* WRITTEN INSTRUCTION
Retype the listing below word for word, omitting the pictures.

##### RECORDS FOR THE TASK #####

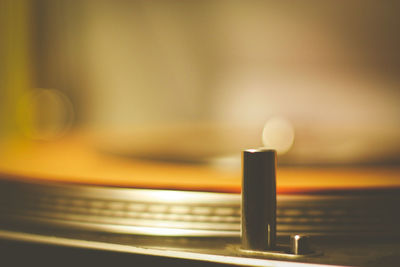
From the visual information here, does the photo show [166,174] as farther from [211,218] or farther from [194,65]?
[194,65]

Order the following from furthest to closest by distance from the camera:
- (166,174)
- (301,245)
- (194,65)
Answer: (194,65) < (166,174) < (301,245)

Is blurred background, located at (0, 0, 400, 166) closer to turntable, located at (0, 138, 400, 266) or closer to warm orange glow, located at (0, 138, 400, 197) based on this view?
warm orange glow, located at (0, 138, 400, 197)

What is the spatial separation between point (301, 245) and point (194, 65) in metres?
1.69

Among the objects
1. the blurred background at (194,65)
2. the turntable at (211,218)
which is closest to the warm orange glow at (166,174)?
the turntable at (211,218)

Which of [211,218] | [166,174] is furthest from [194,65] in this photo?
[211,218]

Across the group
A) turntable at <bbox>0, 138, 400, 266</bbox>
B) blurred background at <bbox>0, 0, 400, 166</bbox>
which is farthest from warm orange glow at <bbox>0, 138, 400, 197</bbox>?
blurred background at <bbox>0, 0, 400, 166</bbox>

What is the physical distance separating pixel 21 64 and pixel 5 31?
0.55ft

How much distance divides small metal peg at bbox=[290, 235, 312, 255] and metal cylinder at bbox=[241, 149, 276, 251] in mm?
29

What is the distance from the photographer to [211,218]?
63 cm

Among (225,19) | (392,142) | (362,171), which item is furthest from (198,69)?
(362,171)

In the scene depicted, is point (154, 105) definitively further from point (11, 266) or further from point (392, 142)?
point (11, 266)

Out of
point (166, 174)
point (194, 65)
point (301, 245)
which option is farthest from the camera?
point (194, 65)

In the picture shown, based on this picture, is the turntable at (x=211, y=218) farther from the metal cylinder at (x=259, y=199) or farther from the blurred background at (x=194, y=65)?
the blurred background at (x=194, y=65)

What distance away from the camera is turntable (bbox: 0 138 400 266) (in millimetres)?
573
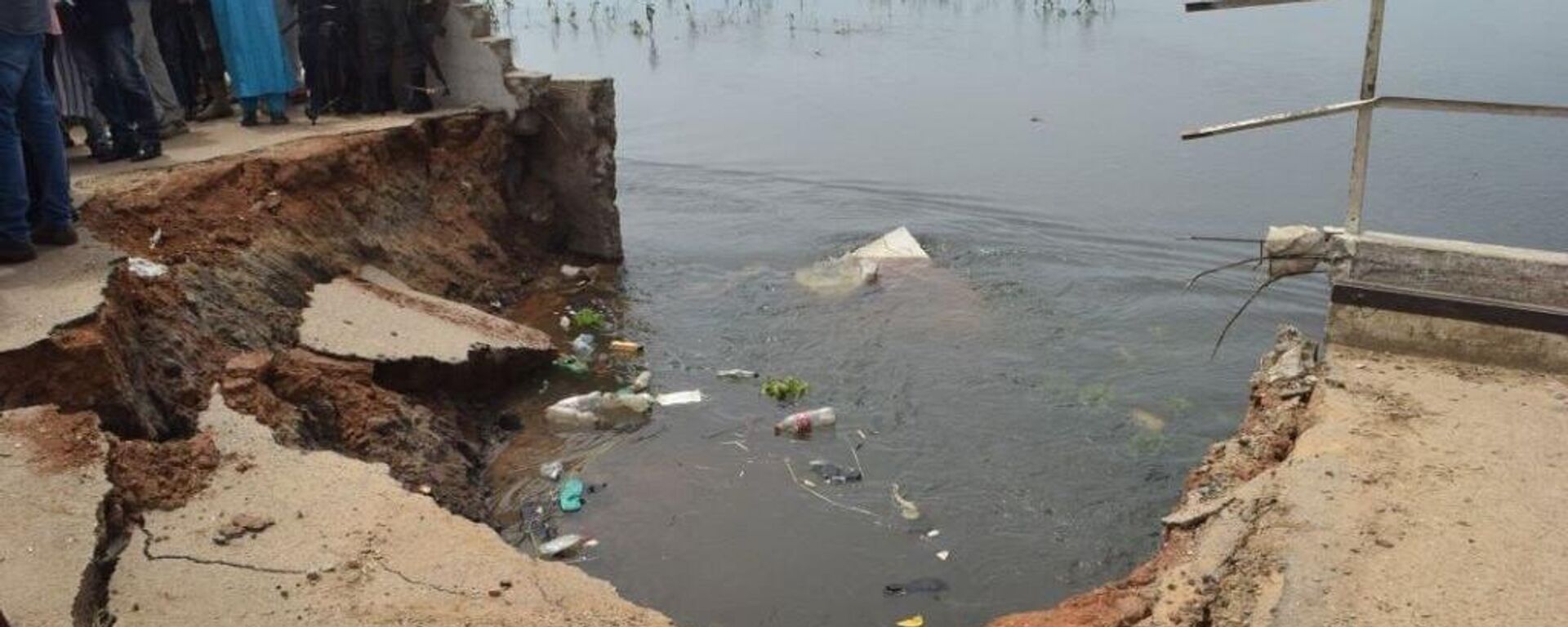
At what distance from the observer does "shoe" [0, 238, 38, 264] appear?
5.68 meters

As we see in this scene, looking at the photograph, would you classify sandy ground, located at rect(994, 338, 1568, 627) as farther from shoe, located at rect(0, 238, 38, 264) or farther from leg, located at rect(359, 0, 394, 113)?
leg, located at rect(359, 0, 394, 113)

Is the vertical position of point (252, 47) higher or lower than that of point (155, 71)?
higher

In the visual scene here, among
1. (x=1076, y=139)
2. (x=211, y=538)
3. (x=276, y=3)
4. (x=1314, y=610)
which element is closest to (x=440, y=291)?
(x=276, y=3)

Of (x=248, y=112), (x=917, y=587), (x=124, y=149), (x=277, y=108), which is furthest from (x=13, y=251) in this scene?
(x=917, y=587)

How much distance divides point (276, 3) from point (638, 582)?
→ 656 cm

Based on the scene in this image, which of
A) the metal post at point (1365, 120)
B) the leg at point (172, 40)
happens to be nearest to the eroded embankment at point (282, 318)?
the leg at point (172, 40)

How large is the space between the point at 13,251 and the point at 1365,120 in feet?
20.2

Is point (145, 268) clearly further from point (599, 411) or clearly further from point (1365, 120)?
point (1365, 120)

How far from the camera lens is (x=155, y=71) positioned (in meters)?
8.66

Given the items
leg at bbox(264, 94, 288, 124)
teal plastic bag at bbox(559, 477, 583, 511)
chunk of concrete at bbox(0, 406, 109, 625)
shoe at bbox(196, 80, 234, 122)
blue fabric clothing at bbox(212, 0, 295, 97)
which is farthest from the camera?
shoe at bbox(196, 80, 234, 122)

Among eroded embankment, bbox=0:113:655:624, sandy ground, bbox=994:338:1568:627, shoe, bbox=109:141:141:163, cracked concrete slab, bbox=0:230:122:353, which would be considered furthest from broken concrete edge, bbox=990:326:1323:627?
shoe, bbox=109:141:141:163

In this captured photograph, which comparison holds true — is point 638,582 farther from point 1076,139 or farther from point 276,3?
point 1076,139

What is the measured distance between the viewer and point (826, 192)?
45.5 ft

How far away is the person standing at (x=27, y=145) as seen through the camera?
5.68 m
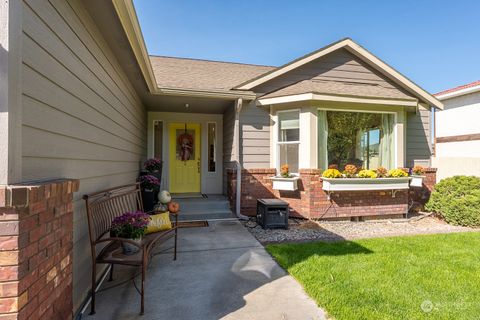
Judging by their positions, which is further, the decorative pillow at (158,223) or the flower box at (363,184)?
the flower box at (363,184)

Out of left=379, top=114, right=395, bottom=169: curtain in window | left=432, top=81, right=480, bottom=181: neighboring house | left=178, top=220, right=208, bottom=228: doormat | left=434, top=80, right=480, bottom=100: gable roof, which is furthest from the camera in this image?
left=432, top=81, right=480, bottom=181: neighboring house

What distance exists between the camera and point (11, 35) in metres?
1.51

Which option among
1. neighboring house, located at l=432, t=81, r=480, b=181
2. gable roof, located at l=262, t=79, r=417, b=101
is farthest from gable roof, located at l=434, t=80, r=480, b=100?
gable roof, located at l=262, t=79, r=417, b=101

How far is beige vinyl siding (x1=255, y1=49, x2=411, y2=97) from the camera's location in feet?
22.4

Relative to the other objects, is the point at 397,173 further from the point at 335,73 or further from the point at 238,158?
→ the point at 238,158

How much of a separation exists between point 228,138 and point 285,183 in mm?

#####

* RESPONSE TO THE TASK
From the visual information here, does the photo show [166,174] as farther from [211,218] or farther from [194,65]?
[194,65]

Order the following from furthest to closest by distance from the camera:
- (166,174)
- (301,245)
- (194,65)
Answer: (194,65) < (166,174) < (301,245)

Is blurred background, located at (0, 0, 400, 166) closer to turntable, located at (0, 138, 400, 266) or closer to warm orange glow, located at (0, 138, 400, 197) based on this view?
warm orange glow, located at (0, 138, 400, 197)

What is the spatial separation between point (301, 245) and point (194, 65) in metres?
1.69

Among the objects
1. the blurred background at (194,65)
2. the turntable at (211,218)
which is closest to the warm orange glow at (166,174)?
the turntable at (211,218)

Which of [211,218] | [166,174] is furthest from [194,65] in this photo?
[211,218]

Across the group
A) turntable at <bbox>0, 138, 400, 266</bbox>
B) blurred background at <bbox>0, 0, 400, 166</bbox>
which is farthest from warm orange glow at <bbox>0, 138, 400, 197</bbox>?
blurred background at <bbox>0, 0, 400, 166</bbox>

What is the physical distance separating pixel 21 64 and pixel 5 31?
0.55ft

How much distance divides small metal peg at bbox=[290, 235, 312, 255] and metal cylinder at bbox=[241, 149, 276, 251] in mm?
29

What is the distance from the photographer to [211,218]?
63 cm

Among (225,19) | (392,142) | (362,171), which item is furthest from (198,69)?
(362,171)

In the scene depicted, is point (154, 105) definitively further from point (11, 266) or further from point (392, 142)?
point (11, 266)

Out of
point (166, 174)
point (194, 65)
point (301, 245)
which option is farthest from the camera?
point (194, 65)

In the picture shown, based on this picture, is the turntable at (x=211, y=218) farther from the metal cylinder at (x=259, y=199) or farther from the blurred background at (x=194, y=65)?
the blurred background at (x=194, y=65)

What distance away from the camera is turntable (bbox: 0 138 400 266) (in millimetres)?
573
At what distance from the observer does "shoe" [0, 238, 38, 264] appear?
5.68 meters

As we see in this scene, looking at the photograph, would you classify sandy ground, located at rect(994, 338, 1568, 627) as farther from shoe, located at rect(0, 238, 38, 264) or farther from leg, located at rect(359, 0, 394, 113)?
leg, located at rect(359, 0, 394, 113)

Is the vertical position of point (252, 47) higher or lower than that of point (155, 71)?
higher

In the visual scene here, among
1. (x=1076, y=139)
2. (x=211, y=538)
3. (x=276, y=3)
4. (x=1314, y=610)
which element is closest to (x=440, y=291)?
(x=276, y=3)

Of (x=248, y=112), (x=917, y=587), (x=124, y=149), (x=277, y=108), which is furthest from (x=13, y=251) in this scene?
(x=917, y=587)

How much distance divides point (276, 3) from point (638, 582)?
→ 656 cm

Based on the scene in this image, which of
A) the metal post at point (1365, 120)
B) the leg at point (172, 40)
happens to be nearest to the eroded embankment at point (282, 318)?
the leg at point (172, 40)

How large is the space between the point at 13,251 and the point at 1365,120 in feet?
20.2

Is point (145, 268) clearly further from point (599, 411) or clearly further from point (1365, 120)?
point (1365, 120)

How far from the camera lens is (x=155, y=71) positioned (in meters)?
8.66

Given the items
leg at bbox(264, 94, 288, 124)
teal plastic bag at bbox(559, 477, 583, 511)
chunk of concrete at bbox(0, 406, 109, 625)
shoe at bbox(196, 80, 234, 122)
blue fabric clothing at bbox(212, 0, 295, 97)
which is farthest from the camera?
shoe at bbox(196, 80, 234, 122)

Among eroded embankment, bbox=0:113:655:624, sandy ground, bbox=994:338:1568:627, shoe, bbox=109:141:141:163, cracked concrete slab, bbox=0:230:122:353, which would be considered furthest from broken concrete edge, bbox=990:326:1323:627?
shoe, bbox=109:141:141:163

In this captured photograph, which comparison holds true — is point 638,582 farther from point 1076,139 or farther from point 276,3?
point 1076,139

What is the measured distance between the viewer and point (826, 192)?
45.5 ft

How far away is the person standing at (x=27, y=145) as seen through the camera?
5.68 m
Judging by their positions, which is further, the decorative pillow at (158,223) or the flower box at (363,184)?
the flower box at (363,184)

Out of left=379, top=114, right=395, bottom=169: curtain in window | left=432, top=81, right=480, bottom=181: neighboring house | left=178, top=220, right=208, bottom=228: doormat | left=434, top=80, right=480, bottom=100: gable roof, which is furthest from the camera in this image?
left=432, top=81, right=480, bottom=181: neighboring house

What distance exists between the camera and point (11, 35) in metres?
1.51

Which option among
1. neighboring house, located at l=432, t=81, r=480, b=181
2. gable roof, located at l=262, t=79, r=417, b=101
is farthest from gable roof, located at l=434, t=80, r=480, b=100?
gable roof, located at l=262, t=79, r=417, b=101

How far is beige vinyl siding (x1=255, y1=49, x2=411, y2=97) from the camera's location in feet?
22.4

Relative to the other objects, is the point at 397,173 further from the point at 335,73 or further from the point at 238,158?
→ the point at 238,158

How much of a separation exists between point 228,138 and point 285,183 in mm?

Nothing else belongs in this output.